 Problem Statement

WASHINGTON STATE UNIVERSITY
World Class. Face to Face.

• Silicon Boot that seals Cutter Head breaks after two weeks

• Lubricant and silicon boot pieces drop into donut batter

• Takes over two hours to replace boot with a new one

■ ■ ■ ■ ■

→ WORK TASK
Where the line containing "World Class. Face to Face." appears, start copying, and go on exactly through the last line of the data.

→ EXERCISE RESPONSE
World Class. Face to Face.

• Silicon Boot that seals Cutter Head breaks after two weeks

• Lubricant and silicon boot pieces drop into donut batter

• Takes over two hours to replace boot with a new one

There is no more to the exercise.